_Available records_
>> Start

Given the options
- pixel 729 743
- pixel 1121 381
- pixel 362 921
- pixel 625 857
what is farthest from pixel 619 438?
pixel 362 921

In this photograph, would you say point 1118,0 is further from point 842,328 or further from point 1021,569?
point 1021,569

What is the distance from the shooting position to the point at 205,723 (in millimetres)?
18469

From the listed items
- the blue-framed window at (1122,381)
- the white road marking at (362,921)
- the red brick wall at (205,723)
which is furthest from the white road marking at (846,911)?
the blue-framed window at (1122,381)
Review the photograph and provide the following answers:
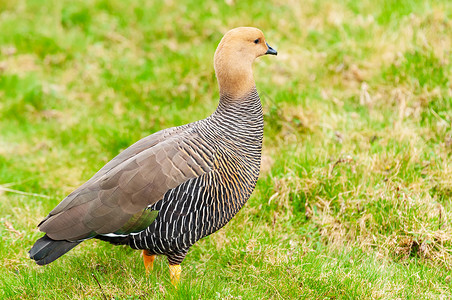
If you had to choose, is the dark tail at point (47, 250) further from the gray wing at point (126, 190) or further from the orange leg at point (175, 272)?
the orange leg at point (175, 272)

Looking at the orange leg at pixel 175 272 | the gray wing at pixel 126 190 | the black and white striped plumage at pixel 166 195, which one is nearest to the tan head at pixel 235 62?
the black and white striped plumage at pixel 166 195

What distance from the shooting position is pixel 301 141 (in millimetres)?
5262

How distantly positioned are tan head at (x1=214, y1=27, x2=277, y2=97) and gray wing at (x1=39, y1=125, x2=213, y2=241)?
516mm

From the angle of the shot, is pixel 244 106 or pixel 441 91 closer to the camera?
pixel 244 106

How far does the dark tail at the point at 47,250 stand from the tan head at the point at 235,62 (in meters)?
1.59

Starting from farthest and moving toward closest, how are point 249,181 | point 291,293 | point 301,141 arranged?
point 301,141 < point 249,181 < point 291,293

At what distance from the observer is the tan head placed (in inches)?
156

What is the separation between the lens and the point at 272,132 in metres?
5.46

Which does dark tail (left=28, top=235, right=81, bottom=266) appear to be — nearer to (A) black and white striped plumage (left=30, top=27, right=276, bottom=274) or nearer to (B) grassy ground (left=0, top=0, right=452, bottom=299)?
(A) black and white striped plumage (left=30, top=27, right=276, bottom=274)

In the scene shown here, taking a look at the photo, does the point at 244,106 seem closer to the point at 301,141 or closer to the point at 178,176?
the point at 178,176

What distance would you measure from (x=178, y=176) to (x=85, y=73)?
3.76m

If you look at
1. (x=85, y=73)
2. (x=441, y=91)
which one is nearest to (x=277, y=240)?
(x=441, y=91)

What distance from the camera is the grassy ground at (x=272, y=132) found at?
386 cm

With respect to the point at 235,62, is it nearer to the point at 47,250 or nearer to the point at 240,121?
the point at 240,121
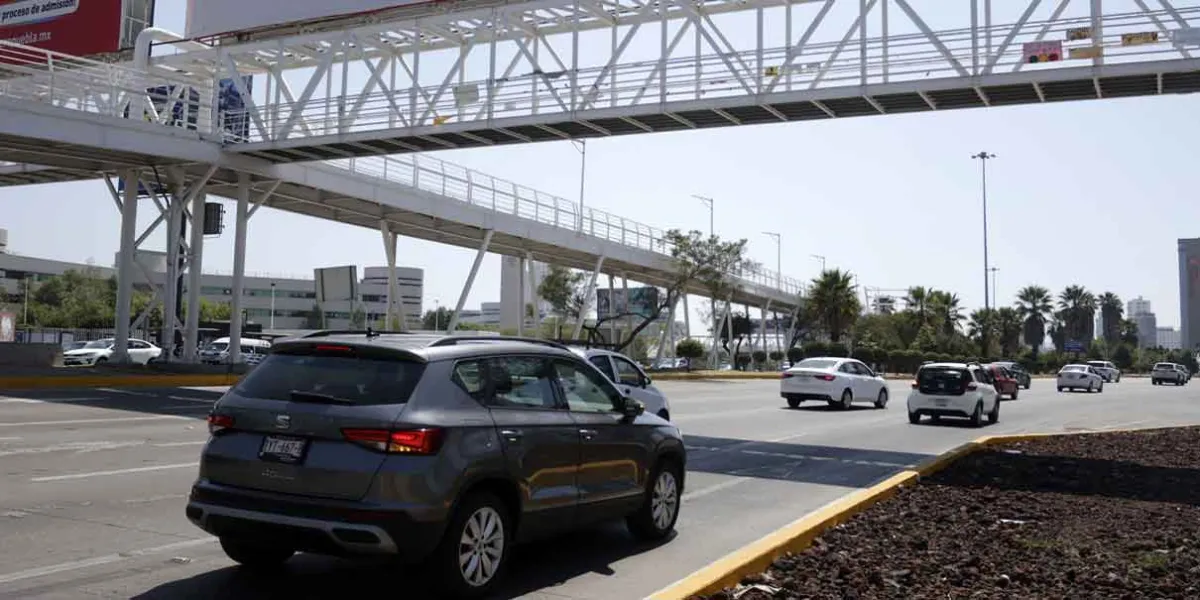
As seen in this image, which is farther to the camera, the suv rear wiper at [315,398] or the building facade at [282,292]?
the building facade at [282,292]

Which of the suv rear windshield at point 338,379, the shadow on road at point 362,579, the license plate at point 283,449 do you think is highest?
the suv rear windshield at point 338,379

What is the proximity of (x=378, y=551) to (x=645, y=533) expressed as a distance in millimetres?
2892

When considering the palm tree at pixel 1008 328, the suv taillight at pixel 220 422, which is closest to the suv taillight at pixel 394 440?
the suv taillight at pixel 220 422

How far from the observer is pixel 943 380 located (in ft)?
75.6

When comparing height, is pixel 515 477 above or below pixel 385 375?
below

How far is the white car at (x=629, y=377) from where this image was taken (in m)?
14.6

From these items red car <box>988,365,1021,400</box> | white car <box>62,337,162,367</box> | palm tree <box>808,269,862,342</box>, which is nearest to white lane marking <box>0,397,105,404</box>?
white car <box>62,337,162,367</box>

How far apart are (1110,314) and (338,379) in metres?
146

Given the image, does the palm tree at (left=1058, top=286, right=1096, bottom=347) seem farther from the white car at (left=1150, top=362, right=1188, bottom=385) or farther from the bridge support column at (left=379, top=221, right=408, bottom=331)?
the bridge support column at (left=379, top=221, right=408, bottom=331)

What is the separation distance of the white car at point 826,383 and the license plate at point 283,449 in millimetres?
22772

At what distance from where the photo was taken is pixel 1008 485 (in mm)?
11180

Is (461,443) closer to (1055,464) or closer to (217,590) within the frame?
(217,590)

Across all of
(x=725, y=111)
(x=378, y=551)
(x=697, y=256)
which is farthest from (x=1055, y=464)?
(x=697, y=256)

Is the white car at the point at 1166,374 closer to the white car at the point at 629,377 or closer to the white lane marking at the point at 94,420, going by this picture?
the white car at the point at 629,377
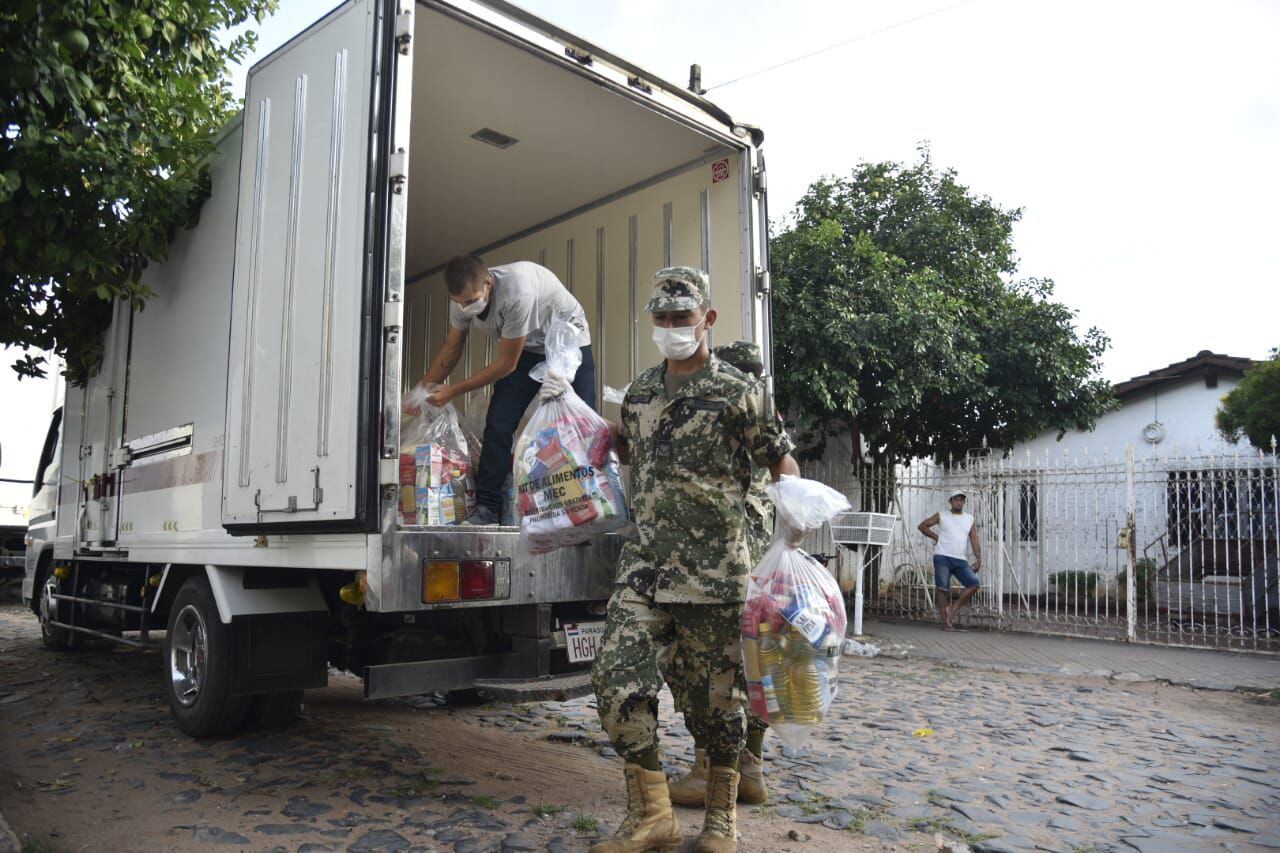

>> End

_Task brief_
Report every line above that contains the string "When", copying each one in full.

_Solution for this exercise_
When considering the palm tree at pixel 1008 328, the suv taillight at pixel 220 422, which is closest to the suv taillight at pixel 394 440?
When comparing height, is pixel 515 477 above or below pixel 385 375?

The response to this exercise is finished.